----- TESTO DEL DOCUMENTO

Stiamo parlando di Vincenzo Oliva, giovane cantante-interprete di Scalea, che con “The Indian Sunset”, la migliore tribute band ai Doors atualemnte esistente, sta facendo rivivere la leggenda di Morrison.
Non a caso in un recente articolo della “Gazzetta di Parma” si leggeva: “The Indian Sunset la migliore tribute band ai Doors attualmente esistente in Italia. E come per il gruppo californiano, il cantante è la vera anima della band, Come dire: il mito continua”.
Vincenzo è ben lungi dalla banale imitazione, è qualcosa di più, è l’interprete contemporaneo del pensiero e della tragedia morrisoniana che hanno contribuito a plasmare un’epoca: la “Contestazione” del ’68.
Egli riesce a trasmettere con il cuore, direttamente al cuore dello spettatore - “Quando sono in scena abbraccio il microfono, quasi come a volermi sorreggere e chiudo gli occhi” – Afferma lo stesso che prosegue -  “tutto quello che succede dopo non ha niente di prestabilito, niente di scenografico, cerco solo di trasmettere a chi mi ascolta quello che io provo in quegli istanti: quel cosmo di sensazioni ed emozioni che affollavano l’anima di Jim”.
Di Vincenzo Oliva si è interessato di recente anche Angelo Martucci, della casa editrice “Martus Editore” di San Sosti, che ha dedicato un capitolo del volume “La profezia americana”, testo scelto per essere presentato al Salone del Libro di Torino, che è dedicato proprio al giovane fenomeno scaliota.

----------
----- DATI DISPONIBILI

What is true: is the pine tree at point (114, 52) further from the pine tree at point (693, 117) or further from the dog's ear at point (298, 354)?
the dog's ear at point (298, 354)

----------

COMPITO ASSEGNATO 1 - Elenca tutti i luoghi (città, paesi o nazioni) nominati nel testo su Vincenzo Oliva. Includi quelli che compaiono nel nome di un evento, ma non quelli che fanno parte del nome di un giornale.
COMPITO ASSEGNATO 2 -
Rispondi a queste domande sul testo su Vincenzo Oliva:
(a) Quale giornale ha definito The Indian Sunset la migliore tribute band ai Doors attualmente esistente in Italia?
(b) Che cosa fa Vincenzo con il microfono quando è in scena?
(c) In quale manifestazione è stato scelto di presentare il volume "La profezia americana"?
COMPITO ASSEGNATO 3 - Riprendi il testo su Vincenzo Oliva e scrivi il seguito subito dopo la sua ultima frase.

RISULTATO DEL COMPITO 1 -
Scalea
Italia
San Sosti
Torino

RISULTATO DEL COMPITO 2 -
(a) La "Gazzetta di Parma".
(b) Lo abbraccia, quasi per sorreggersi, e chiude gli occhi.
(c) Al Salone del Libro di Torino.

RISULTATO DEL COMPITO 3 -
 “La profezia americana” non è l’ennesimo libro sulla vita di Jim Morrison, ha ad oggetto il pensiero filosofico e letterario di questo straordinario artista inserito nel movimento “Beat generation” della seconda metà degli anni Sessanta, che solo di recente incomincia a far parte dei programmi didattici di molti istituti superiori italiani, mentre in altri altri Paesi europei ed extra-europei già viene studiato da ormai più di un decennio.
Il giovane Oliva è stato notato e apprezzato anche da Morgan, cantautore e polistrumentista italiano, fondatore insieme ad Andrea Fumagalli del gruppo rock Bluvertigo.
La tribute band “The Indian Sunset”, infatti, ha davvero la capacità di ricreare le dinamiche e le atmosfere psichedelico-teatrali tipiche dei Doors e si è fatta conoscere velocemente ai fan italiani e non.
La band, infatti, oltre a portare il proprio show nei locali di tutta Italia, ha partecipato, proprio insieme a Morgan al “Feast of Friends Party 2012, il raduno dedicato ai Doors organizzato dal fan club più importante italiano: The Doors.it.
Inoltre il gruppo ha avuto l’onore di essere invitato a suonare alle edizioni 2013 e 2014 del più importante festival europeo dedicato a Jim Morrison, Ray Manzarek, Roby Krieger e John Densmore: il Feast of Friends Festival, che da dieci anni, ogni mese di Luglio, di tiene a Magdeburgo, in Germania.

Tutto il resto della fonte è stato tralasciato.